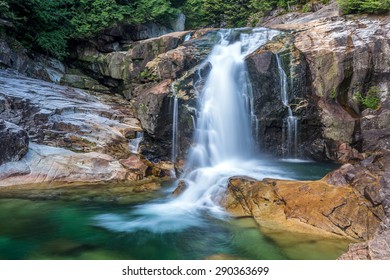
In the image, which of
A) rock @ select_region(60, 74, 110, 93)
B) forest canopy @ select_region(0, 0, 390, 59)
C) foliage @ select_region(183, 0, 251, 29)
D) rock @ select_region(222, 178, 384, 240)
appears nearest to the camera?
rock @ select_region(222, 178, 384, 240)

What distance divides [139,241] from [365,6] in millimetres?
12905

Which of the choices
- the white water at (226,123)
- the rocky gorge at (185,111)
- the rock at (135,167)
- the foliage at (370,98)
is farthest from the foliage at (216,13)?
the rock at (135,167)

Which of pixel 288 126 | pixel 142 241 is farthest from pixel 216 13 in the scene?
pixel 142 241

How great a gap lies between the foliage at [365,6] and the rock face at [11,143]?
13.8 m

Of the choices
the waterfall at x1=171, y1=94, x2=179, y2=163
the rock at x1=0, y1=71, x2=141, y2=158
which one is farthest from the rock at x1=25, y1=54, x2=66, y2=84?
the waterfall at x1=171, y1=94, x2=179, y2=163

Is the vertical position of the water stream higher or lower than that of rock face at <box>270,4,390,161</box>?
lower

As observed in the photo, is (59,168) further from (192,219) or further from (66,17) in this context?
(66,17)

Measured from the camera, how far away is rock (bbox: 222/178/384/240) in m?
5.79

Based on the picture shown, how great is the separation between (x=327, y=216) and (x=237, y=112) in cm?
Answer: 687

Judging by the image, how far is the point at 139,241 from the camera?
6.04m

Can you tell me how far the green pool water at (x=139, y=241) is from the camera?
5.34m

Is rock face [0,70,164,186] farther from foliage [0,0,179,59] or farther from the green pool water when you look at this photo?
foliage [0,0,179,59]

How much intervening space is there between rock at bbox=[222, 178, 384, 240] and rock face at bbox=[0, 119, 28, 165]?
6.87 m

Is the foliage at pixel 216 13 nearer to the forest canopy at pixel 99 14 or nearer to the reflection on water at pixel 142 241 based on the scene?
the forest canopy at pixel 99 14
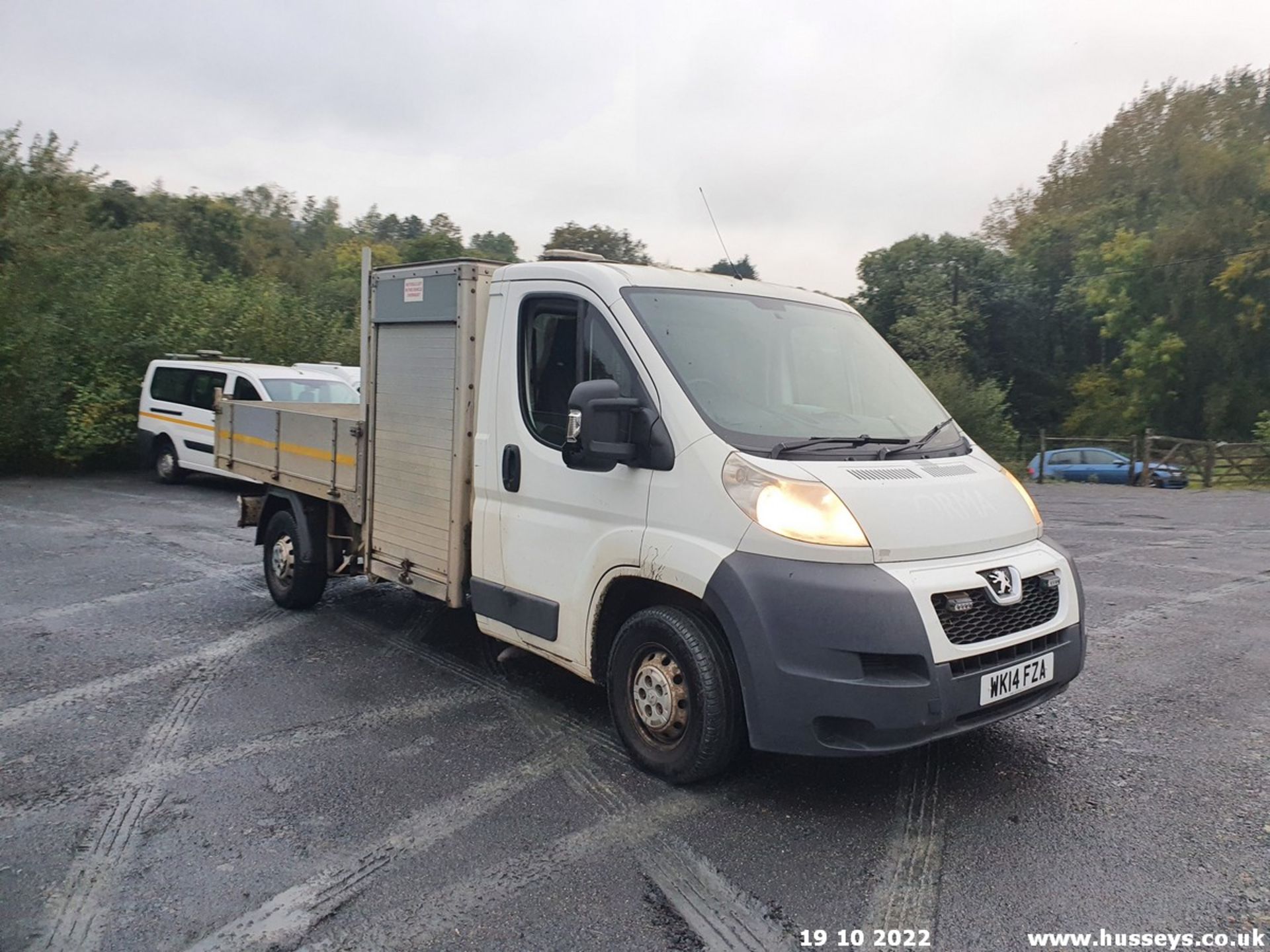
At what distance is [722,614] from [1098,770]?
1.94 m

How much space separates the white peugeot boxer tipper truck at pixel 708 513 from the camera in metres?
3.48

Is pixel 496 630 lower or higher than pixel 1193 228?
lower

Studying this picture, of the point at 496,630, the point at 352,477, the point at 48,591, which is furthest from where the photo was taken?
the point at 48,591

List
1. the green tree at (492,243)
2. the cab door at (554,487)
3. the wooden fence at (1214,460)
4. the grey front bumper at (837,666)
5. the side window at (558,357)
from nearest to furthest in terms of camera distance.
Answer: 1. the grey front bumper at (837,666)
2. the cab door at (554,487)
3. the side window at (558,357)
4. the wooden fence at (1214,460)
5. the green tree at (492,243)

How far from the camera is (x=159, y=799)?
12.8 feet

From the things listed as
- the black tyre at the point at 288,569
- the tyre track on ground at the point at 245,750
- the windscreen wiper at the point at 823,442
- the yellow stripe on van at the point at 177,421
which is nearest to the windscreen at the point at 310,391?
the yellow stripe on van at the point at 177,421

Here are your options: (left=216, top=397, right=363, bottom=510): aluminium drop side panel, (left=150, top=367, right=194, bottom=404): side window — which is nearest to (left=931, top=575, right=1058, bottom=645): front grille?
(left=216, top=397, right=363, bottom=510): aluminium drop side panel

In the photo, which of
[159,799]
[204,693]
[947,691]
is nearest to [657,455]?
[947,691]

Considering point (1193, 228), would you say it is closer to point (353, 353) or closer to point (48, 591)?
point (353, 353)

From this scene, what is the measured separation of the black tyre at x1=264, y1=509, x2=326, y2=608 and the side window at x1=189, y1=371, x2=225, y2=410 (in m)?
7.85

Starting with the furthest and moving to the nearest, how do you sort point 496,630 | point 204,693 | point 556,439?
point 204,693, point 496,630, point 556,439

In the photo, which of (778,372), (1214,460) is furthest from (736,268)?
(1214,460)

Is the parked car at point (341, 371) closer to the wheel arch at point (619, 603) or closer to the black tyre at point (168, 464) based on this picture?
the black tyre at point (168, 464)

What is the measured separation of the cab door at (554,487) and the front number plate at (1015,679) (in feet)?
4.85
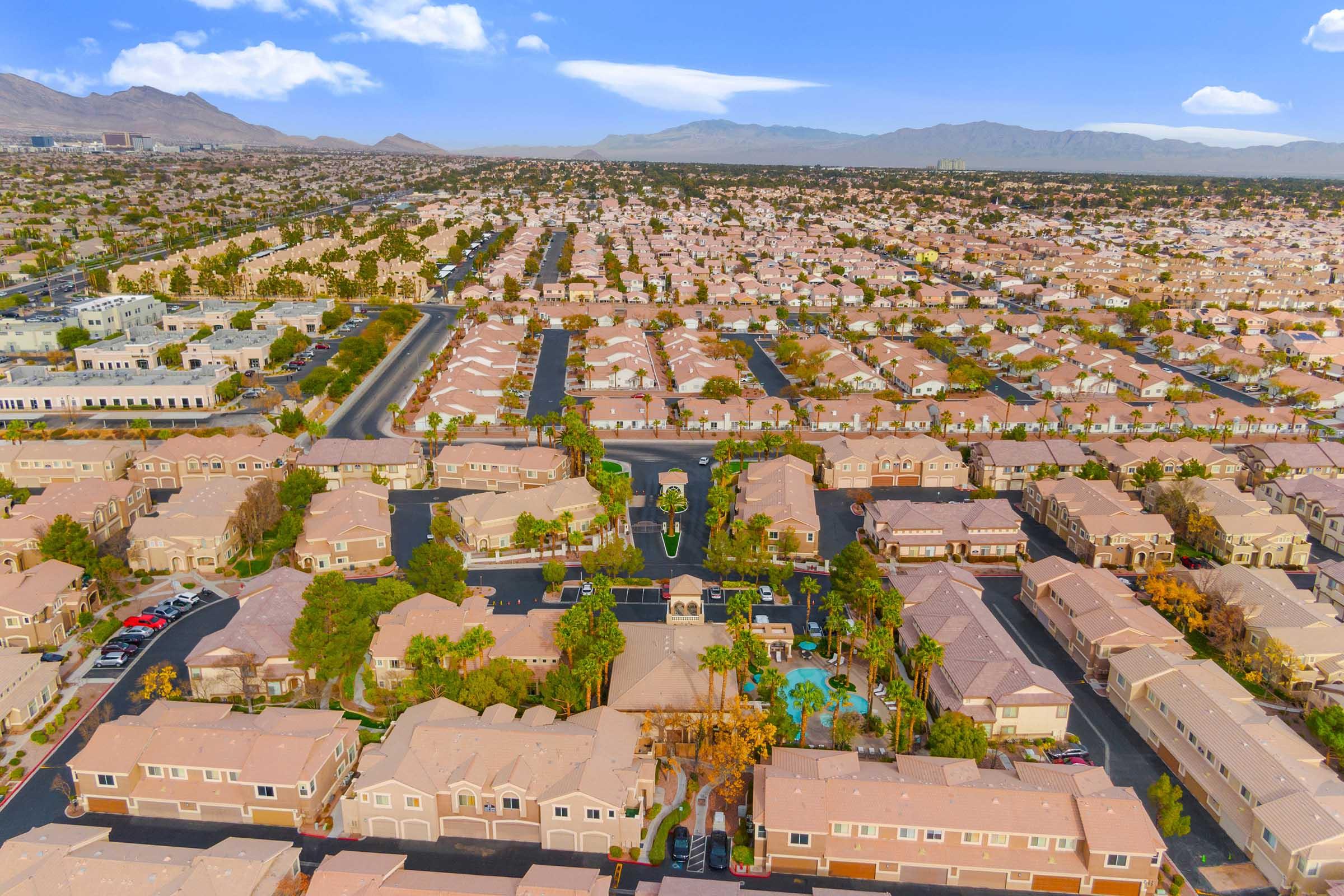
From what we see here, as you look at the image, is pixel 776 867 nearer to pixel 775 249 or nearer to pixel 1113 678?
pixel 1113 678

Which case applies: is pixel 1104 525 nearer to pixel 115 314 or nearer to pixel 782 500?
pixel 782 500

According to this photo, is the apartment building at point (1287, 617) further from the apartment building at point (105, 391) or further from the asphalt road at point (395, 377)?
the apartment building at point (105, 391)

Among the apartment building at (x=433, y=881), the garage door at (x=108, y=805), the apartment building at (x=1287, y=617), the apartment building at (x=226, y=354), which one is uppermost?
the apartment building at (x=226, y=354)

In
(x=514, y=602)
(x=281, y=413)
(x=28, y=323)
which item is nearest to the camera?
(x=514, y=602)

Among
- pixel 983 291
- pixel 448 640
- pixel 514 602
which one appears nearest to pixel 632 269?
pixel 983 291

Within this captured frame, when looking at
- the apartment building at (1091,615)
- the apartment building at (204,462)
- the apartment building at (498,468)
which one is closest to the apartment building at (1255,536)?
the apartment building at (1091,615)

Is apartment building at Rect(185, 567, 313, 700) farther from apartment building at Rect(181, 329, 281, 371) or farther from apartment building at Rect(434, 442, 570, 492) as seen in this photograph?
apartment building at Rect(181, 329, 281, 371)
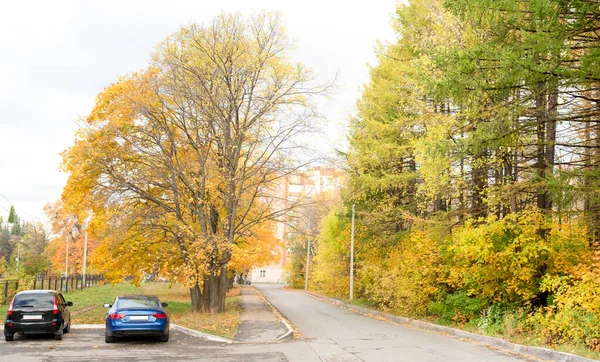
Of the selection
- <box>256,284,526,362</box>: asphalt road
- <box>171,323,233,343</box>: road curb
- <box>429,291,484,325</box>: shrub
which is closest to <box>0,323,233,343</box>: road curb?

·····

EXERCISE AIM: Every entry should be returned exactly as written, minus the pictures.

OUTPUT FOR THIS EXERCISE:
In the image, which of
A) rock @ select_region(60, 74, 110, 93)
B) forest canopy @ select_region(0, 0, 390, 59)
C) foliage @ select_region(183, 0, 251, 29)
D) rock @ select_region(222, 178, 384, 240)
appears nearest to the camera?
rock @ select_region(222, 178, 384, 240)

What distance divides [139,241] from [365,6] in millimetres?
12905

Which of the choices
- the white water at (226,123)
- the rocky gorge at (185,111)
- the rock at (135,167)
- the foliage at (370,98)
is farthest from the foliage at (216,13)?
the rock at (135,167)

Which of pixel 288 126 | pixel 142 241 is farthest from pixel 216 13 in the scene?
pixel 142 241

How great a gap lies between the foliage at [365,6] and the rock face at [11,143]?
13.8 m

Of the choices
the waterfall at x1=171, y1=94, x2=179, y2=163
the rock at x1=0, y1=71, x2=141, y2=158
which one is farthest from the rock at x1=25, y1=54, x2=66, y2=84?
the waterfall at x1=171, y1=94, x2=179, y2=163

Is the vertical position of the water stream higher or lower than that of rock face at <box>270,4,390,161</box>?
lower

As observed in the photo, is (59,168) further from (192,219) or further from (66,17) in this context?
(66,17)

Measured from the camera, how far away is rock (bbox: 222/178/384/240) in m?
5.79

Based on the picture shown, how great is the separation between (x=327, y=216) and (x=237, y=112) in cm?
Answer: 687

Judging by the image, how far is the point at 139,241 from the camera?
6.04m

Can you tell me how far the green pool water at (x=139, y=241) is from the camera?
5.34m

Is rock face [0,70,164,186] farther from foliage [0,0,179,59] or farther from the green pool water when you look at this photo?
foliage [0,0,179,59]

How much intervening space is there between rock at bbox=[222, 178, 384, 240] and rock face at bbox=[0, 119, 28, 165]?
6.87 m

Is the foliage at pixel 216 13 nearer to the forest canopy at pixel 99 14 or nearer to the reflection on water at pixel 142 241 based on the scene?
the forest canopy at pixel 99 14
At what distance is [722,614] from [1098,770]?
1.94 m

How much space separates the white peugeot boxer tipper truck at pixel 708 513 from the camera in metres?
3.48

Is pixel 496 630 lower or higher than pixel 1193 228?
lower

Studying this picture, of the point at 496,630, the point at 352,477, the point at 48,591, which is furthest from where the photo was taken?
the point at 48,591

List
1. the green tree at (492,243)
2. the cab door at (554,487)
3. the wooden fence at (1214,460)
4. the grey front bumper at (837,666)
5. the side window at (558,357)
from nearest to furthest in terms of camera distance.
Answer: 1. the grey front bumper at (837,666)
2. the cab door at (554,487)
3. the side window at (558,357)
4. the wooden fence at (1214,460)
5. the green tree at (492,243)

How far from the camera is (x=159, y=799)?
12.8 feet

From the things listed as
- the black tyre at the point at 288,569
- the tyre track on ground at the point at 245,750
- the windscreen wiper at the point at 823,442
- the yellow stripe on van at the point at 177,421
which is nearest to the windscreen at the point at 310,391?
the yellow stripe on van at the point at 177,421

Here are your options: (left=216, top=397, right=363, bottom=510): aluminium drop side panel, (left=150, top=367, right=194, bottom=404): side window — which is nearest to (left=931, top=575, right=1058, bottom=645): front grille?
(left=216, top=397, right=363, bottom=510): aluminium drop side panel

In the photo, which of
[159,799]
[204,693]
[947,691]
is nearest to [657,455]?
[947,691]

Considering point (1193, 228), would you say it is closer to point (353, 353) or closer to point (48, 591)?
point (353, 353)

From this scene, what is the measured separation of the black tyre at x1=264, y1=509, x2=326, y2=608 and the side window at x1=189, y1=371, x2=225, y2=410 (in m)?
7.85

Starting with the furthest and moving to the nearest, how do you sort point 496,630 | point 204,693 | point 556,439?
point 204,693, point 496,630, point 556,439

In the photo, which of (778,372), (1214,460) is furthest from (736,268)?
(1214,460)

Is the parked car at point (341, 371) closer to the wheel arch at point (619, 603) or closer to the black tyre at point (168, 464) based on this picture?
the black tyre at point (168, 464)

What is the measured separation of the cab door at (554,487) and the front number plate at (1015,679) (in feet)?
4.85
From what we see here, as you look at the image, is pixel 776 867 nearer to pixel 775 249 or nearer to pixel 1113 678?
pixel 1113 678

Which case applies: is pixel 1104 525 nearer to pixel 115 314 or nearer to pixel 782 500?
pixel 782 500

According to this photo, is the apartment building at point (1287, 617) further from the apartment building at point (105, 391) or further from the asphalt road at point (395, 377)?
the apartment building at point (105, 391)

Among the apartment building at (x=433, y=881), the garage door at (x=108, y=805), the apartment building at (x=1287, y=617), the apartment building at (x=226, y=354), which one is uppermost?
the apartment building at (x=226, y=354)

In
(x=514, y=602)
(x=281, y=413)
(x=28, y=323)
which item is nearest to the camera?
(x=514, y=602)

Among
- pixel 983 291
- pixel 448 640
- pixel 514 602
which one appears nearest to pixel 632 269?
pixel 983 291

Within this captured frame, when looking at
- the apartment building at (1091,615)
- the apartment building at (204,462)
- the apartment building at (498,468)
which one is closest to the apartment building at (1255,536)?
the apartment building at (1091,615)

Is apartment building at Rect(185, 567, 313, 700) farther from apartment building at Rect(181, 329, 281, 371) or farther from apartment building at Rect(434, 442, 570, 492) as seen in this photograph?
apartment building at Rect(181, 329, 281, 371)
Of the selection
- <box>256,284,526,362</box>: asphalt road
- <box>171,323,233,343</box>: road curb
- <box>429,291,484,325</box>: shrub
which is closest to <box>0,323,233,343</box>: road curb?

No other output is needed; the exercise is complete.